## BEGIN Data listing

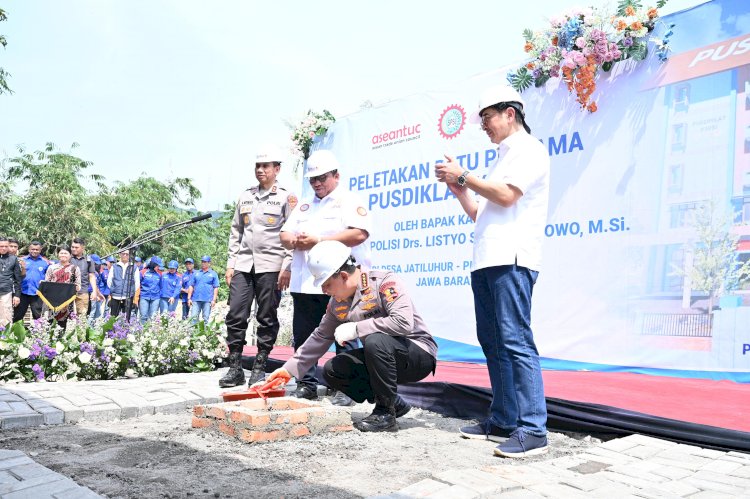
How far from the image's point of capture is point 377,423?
3133 mm

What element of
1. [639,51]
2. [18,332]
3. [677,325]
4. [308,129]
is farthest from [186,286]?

## END Data listing

Written exercise>
Rewrite the lines above as a numbered list, leaving out blank lines and the picture.

Solved problem>
1. How far from the image's point of capture is point 377,423?
2. 3133 mm
3. What element of
4. 1. [639,51]
5. 2. [18,332]
6. 3. [677,325]
7. 4. [308,129]
8. is farthest from [186,286]?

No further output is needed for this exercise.